Initially developed by the United States Department of Defense for use in military battlefield applications, robotic technology was adapted for civilian use through the entrepreneurial efforts of Intuitive Surgical, Inc. It developed robotic interface for use in human surgical applications, the Da Vinci Surgical System.
The Da Vinci Surgical System consists of a 3- or 4-armed robot connected to a remote console. The surgeon operates the system while seated at the console. Foot pedals are used for control, and 3-dimensional displays provide a unique and novel depiction of the surgical field not previously incorporated in other systems. Typically, 8- to 10-mm ports are used for the instruments, which have 7 degree of freedom, including rotation capabilities (i.e., mimicking the movements of the human wrist), and a special robotic EndoWrist.
Because the display system of the Da Vinci projects the image in the direction of the surgeon's hands, the optically correct hand-eye coordination is restored. This is more difficult with laparoscopy, in which the camera is sometimes offset to the plane of dissection.

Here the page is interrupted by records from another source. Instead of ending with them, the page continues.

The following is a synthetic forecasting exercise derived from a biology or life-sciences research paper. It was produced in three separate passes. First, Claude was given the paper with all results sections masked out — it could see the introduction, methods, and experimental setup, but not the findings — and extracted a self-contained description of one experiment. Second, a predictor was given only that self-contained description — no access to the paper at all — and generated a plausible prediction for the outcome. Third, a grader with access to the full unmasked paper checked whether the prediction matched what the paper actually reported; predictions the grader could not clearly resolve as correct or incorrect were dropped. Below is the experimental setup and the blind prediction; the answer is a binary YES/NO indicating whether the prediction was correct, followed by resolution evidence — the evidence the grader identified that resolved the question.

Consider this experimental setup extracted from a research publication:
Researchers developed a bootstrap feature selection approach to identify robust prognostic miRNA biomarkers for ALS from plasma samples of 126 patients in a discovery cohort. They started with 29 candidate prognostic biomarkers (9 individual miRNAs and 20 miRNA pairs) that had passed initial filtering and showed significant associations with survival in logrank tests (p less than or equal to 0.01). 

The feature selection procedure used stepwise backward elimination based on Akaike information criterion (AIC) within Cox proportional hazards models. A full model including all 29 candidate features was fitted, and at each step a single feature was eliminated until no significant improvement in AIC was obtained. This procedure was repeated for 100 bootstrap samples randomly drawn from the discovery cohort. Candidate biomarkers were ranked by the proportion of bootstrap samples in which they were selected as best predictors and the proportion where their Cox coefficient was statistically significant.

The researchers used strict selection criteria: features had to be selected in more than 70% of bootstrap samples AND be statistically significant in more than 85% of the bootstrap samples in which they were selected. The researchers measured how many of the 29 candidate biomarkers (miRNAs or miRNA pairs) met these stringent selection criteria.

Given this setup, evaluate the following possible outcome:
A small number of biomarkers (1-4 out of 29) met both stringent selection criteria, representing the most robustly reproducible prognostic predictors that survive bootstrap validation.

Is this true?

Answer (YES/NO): YES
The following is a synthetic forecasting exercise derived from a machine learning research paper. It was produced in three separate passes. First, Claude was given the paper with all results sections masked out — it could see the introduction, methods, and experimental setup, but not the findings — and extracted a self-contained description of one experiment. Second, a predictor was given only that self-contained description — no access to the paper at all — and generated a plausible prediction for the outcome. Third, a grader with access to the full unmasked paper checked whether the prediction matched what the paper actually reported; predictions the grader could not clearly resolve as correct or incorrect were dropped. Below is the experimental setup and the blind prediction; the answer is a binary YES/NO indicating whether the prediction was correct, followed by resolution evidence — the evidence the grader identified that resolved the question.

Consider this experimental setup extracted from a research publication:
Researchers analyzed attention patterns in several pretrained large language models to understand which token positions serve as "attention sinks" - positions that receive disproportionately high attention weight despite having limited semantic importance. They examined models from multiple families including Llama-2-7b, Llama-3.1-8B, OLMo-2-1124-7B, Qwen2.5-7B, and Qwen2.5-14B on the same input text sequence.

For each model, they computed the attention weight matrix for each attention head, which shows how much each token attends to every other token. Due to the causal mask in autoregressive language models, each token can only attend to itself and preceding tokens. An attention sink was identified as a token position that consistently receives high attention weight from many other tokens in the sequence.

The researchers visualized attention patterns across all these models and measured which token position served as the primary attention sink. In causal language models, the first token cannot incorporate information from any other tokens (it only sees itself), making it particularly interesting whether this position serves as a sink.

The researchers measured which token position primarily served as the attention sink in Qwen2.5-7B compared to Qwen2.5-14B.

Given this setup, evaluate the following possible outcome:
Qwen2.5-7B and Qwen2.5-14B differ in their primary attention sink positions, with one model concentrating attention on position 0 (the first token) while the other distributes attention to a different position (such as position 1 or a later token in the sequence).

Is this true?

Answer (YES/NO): YES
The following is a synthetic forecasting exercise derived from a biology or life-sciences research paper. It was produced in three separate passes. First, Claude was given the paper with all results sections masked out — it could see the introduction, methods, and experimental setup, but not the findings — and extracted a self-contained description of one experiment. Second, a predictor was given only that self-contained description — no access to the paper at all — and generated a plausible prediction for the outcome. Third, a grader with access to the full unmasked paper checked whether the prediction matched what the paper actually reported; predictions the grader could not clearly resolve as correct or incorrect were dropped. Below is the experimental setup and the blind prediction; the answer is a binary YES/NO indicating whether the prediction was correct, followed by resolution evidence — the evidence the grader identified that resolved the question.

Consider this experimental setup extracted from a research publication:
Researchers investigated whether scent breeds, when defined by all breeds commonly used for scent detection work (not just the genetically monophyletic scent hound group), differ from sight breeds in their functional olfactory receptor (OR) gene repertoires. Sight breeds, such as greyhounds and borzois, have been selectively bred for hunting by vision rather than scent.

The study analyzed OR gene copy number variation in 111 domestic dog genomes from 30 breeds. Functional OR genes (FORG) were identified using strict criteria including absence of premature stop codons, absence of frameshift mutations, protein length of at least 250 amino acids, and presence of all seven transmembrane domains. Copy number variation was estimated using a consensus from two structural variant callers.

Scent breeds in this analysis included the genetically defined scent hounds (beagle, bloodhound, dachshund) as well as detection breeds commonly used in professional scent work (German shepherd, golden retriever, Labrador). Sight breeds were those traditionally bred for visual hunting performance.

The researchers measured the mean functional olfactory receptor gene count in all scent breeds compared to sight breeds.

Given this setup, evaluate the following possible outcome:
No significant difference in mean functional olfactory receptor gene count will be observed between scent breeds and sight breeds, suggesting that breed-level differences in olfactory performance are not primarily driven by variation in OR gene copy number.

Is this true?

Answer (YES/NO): YES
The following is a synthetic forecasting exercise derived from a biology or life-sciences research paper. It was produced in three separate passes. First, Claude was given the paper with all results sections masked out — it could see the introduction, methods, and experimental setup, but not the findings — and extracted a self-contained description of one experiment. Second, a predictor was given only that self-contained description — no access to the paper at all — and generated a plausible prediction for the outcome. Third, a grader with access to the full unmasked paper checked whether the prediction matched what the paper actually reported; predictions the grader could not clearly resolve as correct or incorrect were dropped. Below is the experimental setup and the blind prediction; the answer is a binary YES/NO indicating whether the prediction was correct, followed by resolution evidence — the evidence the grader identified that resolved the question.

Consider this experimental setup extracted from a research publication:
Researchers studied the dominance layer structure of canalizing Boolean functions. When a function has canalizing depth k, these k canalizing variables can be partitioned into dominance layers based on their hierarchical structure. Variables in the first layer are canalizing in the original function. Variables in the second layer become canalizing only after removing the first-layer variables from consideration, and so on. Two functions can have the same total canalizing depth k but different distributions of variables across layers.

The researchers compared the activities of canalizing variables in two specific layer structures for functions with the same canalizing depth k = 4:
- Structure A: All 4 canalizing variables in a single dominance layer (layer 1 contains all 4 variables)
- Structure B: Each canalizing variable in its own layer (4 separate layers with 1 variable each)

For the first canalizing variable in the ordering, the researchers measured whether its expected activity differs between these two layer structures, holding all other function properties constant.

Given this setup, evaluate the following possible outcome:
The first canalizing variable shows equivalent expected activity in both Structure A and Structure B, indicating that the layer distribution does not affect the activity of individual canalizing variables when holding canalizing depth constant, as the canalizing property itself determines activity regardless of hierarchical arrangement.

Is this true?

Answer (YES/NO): NO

The 11-mm telescope in the Da Vinci system is a combination of two 5-mm optical channels (one for the right eye and one for the left eye), which have 2 separate 3-chip-charged coupling devices in the camera head. The 2 images are displayed to provide 3-dimensional (3-D) stereoscopic vision to the surgeon, providing depth perception lacking in laparoscopy. The conventional laparoscopic technique does not provide a 3-D depth of view.
The movements of the robotic system are intuitive (i.e., a movement of the master control to the right causes the instrument to move to the right), as opposed to the counterintuitive movements in laparoscopy with fulcrum movement effects (i.e., movement of the laparoscopic instrument to the right by the surgeon causes the tip of the instrument to move to the left inside the patient's body).
The robotic systems provide increased precision by filtering hand tremors, providing magnification (10X or 15X), and providing scaling for the surgeon's movements (a 1:3 scaling means that a 3-in movement of the master is translated into a 1-in movement of the instrument tip).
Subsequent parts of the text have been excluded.